**Short problem**. Write what comes next in the review below of Lyall Powers's biography of Margaret Laurence, picking up after its final sentence.

# start of Provided passage

HOME  |  CONTACT US  |
 
Alien Heart

by Lyall Powers
ISBN: 0887551750


Post Your Opinion
Margaret Laurence Danced on this Earth
by Clara Thomas

Lyall Powers is uniquely qualified to write this biography of Margaret Laurence. From the time in the 40s when they were fellow undergraduates at United College in Winnipeg, both primarily interested in English courses and sometimes finding themselves in the same classes, they were friends. He attended her wedding to Jack Laurence in 1948; Jean Simpson, who became his wife, was Margaret's Maid of Honour, and the friendship continued throughout their lives. Jack Borland, another classmate, was, he tells us, Margaret's "first adult love," and, like her, deeply interested in writing. Borland became editor of the college magazine Vox and she became his assistant editor. In the Fall of 1986, in Lakefield and struggling to come to terms with her terminal illness, Margaret asked them to spend Thanksgiving with her: "We got together, two couples and Johnnie Walker, and reminisced as though we hadn't seen each other for a couple of weeks." He and Borland were back for her funeral at the beginning of January; it was then that he determined to write this biography.

# end of Provided passage
# start of Source data

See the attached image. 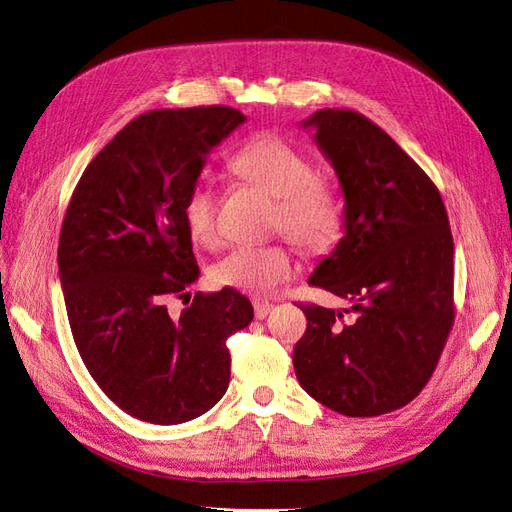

# end of Source data

**Answer for the task**.
Throughout his career, Powers was a Professor of English at the University of Michigan, teaching modern fiction, the American novel and, in recent years, the novels of Margaret Laurence. He is an accomplished critic and a close-reading analyst of fiction, well known in scholarly circles, especially for his books on Henry James and William Faulkner. Alien Heart weaves together Margaret's life and work from the earliest poems and stories of her youth, not, as he says, from "the facile reading into the fiction of a superficial confessional' or autobiographical feature." His work is done from the vantage point of one who knows the context from which she began to write and can often and sensitively discover the complex relationships between Margaret's work and her life. He is not interested in a critical evaluation of her work. Rather, his desire is to open up each work, to make available for the reader the meanings-and the riches-he himself has found in it. After The Stone Angel's publication, Malcolm Ross, whose friendship Margaret had treasured since she was his student in college days, wrote to her: "My expectations were high-but not high enough....you are well on your way to becoming not only OUR finest novelist, but a first-rater by world standards." Lyall Powers would agree.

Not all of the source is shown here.